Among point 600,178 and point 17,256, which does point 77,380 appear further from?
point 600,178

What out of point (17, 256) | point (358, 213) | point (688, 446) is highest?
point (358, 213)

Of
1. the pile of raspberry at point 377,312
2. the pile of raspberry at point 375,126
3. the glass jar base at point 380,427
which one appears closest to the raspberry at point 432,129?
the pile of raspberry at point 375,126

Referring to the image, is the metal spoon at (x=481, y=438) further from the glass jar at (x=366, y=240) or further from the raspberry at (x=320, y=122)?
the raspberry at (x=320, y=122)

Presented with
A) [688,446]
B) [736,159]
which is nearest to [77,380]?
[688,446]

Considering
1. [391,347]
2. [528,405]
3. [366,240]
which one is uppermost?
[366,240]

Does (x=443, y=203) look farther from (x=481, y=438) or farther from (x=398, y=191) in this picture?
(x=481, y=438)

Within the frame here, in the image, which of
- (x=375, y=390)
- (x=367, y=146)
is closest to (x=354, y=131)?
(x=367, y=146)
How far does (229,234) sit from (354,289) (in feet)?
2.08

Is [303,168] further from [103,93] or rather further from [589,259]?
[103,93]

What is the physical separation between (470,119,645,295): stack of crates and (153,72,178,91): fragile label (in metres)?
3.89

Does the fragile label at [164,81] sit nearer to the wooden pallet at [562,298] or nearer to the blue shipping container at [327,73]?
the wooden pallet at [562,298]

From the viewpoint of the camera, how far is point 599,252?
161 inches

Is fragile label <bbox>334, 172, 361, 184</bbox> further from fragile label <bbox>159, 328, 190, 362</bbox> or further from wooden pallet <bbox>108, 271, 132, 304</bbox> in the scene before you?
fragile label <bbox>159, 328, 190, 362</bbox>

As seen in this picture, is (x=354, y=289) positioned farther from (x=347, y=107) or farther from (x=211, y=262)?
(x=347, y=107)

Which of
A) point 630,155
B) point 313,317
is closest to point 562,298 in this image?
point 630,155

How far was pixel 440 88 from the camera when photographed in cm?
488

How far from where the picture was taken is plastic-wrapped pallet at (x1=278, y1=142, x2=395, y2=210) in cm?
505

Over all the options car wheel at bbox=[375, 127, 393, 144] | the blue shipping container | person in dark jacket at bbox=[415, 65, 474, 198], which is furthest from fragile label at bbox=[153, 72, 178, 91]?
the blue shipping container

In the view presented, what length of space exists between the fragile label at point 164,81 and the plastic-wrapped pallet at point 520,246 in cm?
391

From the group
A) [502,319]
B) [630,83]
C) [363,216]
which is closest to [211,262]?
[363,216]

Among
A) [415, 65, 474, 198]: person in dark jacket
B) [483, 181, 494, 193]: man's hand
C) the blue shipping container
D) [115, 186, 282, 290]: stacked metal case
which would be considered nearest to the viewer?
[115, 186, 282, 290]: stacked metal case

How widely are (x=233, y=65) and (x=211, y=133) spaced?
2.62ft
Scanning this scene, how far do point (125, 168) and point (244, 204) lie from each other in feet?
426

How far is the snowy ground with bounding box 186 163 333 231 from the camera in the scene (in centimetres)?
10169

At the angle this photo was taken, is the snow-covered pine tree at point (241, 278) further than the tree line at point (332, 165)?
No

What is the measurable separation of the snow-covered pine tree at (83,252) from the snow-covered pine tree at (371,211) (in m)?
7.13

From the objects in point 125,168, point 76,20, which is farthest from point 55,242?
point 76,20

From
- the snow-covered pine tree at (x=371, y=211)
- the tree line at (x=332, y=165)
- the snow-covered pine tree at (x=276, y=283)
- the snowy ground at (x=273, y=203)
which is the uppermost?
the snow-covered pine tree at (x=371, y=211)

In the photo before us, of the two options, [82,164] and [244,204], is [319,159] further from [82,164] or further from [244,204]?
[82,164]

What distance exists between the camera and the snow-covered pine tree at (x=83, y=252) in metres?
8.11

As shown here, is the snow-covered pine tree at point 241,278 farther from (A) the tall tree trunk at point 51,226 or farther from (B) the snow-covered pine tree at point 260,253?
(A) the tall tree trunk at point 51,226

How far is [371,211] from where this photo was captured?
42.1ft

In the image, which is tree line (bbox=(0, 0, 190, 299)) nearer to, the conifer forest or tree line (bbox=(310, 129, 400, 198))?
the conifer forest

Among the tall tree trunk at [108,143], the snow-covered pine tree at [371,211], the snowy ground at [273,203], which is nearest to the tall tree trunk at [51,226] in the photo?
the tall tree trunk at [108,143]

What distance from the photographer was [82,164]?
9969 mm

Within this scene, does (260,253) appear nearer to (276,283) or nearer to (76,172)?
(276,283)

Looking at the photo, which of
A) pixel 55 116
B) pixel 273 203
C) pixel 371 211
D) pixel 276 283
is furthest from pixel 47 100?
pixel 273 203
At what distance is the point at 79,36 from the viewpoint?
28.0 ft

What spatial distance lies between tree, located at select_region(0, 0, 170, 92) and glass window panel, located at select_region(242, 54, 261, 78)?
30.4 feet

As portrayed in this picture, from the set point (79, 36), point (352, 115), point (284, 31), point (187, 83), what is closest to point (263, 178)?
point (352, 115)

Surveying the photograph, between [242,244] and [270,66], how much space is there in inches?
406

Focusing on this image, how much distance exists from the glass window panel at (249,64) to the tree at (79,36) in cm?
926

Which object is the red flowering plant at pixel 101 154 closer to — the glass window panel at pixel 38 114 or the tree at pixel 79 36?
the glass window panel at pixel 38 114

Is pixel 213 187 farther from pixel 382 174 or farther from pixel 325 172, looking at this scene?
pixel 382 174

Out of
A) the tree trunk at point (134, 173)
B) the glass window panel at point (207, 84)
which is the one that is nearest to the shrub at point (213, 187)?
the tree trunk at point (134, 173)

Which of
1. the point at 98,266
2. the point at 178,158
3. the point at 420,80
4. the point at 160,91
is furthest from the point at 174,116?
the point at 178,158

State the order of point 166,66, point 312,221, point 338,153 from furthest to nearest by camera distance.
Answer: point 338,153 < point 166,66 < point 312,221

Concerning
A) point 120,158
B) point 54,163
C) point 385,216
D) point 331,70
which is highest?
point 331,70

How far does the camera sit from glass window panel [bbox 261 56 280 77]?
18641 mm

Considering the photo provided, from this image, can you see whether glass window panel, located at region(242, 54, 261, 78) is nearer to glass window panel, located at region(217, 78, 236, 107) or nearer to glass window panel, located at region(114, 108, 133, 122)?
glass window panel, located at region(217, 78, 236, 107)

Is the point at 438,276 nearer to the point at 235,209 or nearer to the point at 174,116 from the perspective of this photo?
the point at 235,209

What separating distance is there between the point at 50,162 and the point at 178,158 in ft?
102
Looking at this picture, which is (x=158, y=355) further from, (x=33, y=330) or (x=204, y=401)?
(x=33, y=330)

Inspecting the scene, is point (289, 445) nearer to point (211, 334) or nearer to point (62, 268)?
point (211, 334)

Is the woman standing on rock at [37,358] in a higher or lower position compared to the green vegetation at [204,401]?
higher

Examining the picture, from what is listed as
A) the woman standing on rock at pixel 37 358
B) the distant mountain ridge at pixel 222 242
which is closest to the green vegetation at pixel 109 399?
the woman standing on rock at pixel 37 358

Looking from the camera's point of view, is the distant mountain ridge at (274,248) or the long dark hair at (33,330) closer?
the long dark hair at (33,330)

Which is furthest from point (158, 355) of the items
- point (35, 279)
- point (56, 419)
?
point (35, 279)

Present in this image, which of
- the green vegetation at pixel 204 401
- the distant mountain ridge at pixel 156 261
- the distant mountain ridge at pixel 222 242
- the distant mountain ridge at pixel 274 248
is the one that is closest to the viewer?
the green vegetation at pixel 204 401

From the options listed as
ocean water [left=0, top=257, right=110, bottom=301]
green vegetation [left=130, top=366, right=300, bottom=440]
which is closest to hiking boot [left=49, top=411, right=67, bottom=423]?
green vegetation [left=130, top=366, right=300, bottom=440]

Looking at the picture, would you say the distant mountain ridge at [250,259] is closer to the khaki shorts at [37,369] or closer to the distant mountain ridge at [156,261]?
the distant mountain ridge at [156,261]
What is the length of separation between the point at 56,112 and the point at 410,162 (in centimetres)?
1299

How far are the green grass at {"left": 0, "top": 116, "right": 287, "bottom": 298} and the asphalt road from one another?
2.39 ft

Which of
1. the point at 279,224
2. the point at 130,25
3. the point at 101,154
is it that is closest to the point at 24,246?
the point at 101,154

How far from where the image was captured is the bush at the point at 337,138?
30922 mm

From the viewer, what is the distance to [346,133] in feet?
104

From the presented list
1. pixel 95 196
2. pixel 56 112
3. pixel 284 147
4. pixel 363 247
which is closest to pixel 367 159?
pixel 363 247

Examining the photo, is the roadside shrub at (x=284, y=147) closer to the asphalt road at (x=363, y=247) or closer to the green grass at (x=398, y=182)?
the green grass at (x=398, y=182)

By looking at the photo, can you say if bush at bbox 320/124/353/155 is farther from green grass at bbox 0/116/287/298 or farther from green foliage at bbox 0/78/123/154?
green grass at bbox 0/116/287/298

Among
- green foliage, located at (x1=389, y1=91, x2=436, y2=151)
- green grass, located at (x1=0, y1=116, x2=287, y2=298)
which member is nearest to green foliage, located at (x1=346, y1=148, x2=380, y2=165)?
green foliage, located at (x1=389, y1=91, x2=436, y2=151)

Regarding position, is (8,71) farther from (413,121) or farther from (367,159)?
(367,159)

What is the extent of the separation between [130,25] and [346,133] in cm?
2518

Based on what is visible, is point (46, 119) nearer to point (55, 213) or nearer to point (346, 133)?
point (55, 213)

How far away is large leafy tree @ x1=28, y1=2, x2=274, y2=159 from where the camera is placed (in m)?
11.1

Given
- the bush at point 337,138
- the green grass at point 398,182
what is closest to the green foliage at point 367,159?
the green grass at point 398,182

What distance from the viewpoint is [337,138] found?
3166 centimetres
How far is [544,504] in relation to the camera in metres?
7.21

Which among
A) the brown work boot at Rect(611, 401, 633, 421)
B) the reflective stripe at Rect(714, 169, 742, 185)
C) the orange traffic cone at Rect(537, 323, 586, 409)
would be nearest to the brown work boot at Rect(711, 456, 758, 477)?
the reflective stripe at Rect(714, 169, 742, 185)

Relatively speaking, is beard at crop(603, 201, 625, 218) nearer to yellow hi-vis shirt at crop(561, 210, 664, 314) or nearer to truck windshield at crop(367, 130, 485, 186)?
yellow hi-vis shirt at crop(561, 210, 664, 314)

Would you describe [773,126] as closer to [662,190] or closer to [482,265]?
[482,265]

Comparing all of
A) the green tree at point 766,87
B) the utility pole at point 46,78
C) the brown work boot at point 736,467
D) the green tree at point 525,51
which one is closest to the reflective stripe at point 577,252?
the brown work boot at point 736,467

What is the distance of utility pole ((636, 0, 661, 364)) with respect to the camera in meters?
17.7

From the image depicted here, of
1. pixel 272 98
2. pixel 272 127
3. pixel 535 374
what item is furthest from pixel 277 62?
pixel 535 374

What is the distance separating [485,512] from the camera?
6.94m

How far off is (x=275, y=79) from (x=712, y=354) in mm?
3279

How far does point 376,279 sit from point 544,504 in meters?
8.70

◆ ◆ ◆ ◆ ◆ ◆ ◆

What you need to do>
Reproduce the lines from the one containing "Would you describe" to the end of the entries, keeping both ends and adding nothing.

Task response>
Would you describe [773,126] as closer to [662,190] or closer to [482,265]?
[482,265]

Comparing all of
A) the green tree at point 766,87
B) the utility pole at point 46,78
C) the brown work boot at point 736,467
D) the green tree at point 525,51
which one is closest to the reflective stripe at point 577,252?
the brown work boot at point 736,467

What is the distance of utility pole ((636, 0, 661, 364)) with respect to the camera in meters?
17.7

From the image depicted here, of
1. pixel 272 98
2. pixel 272 127
3. pixel 535 374
what item is furthest from pixel 277 62?
pixel 535 374

What is the distance separating [485,512] from the camera?
6.94m

How far off is (x=275, y=79) from (x=712, y=354) in mm?
3279

How far does point 376,279 sit from point 544,504 in meters?
8.70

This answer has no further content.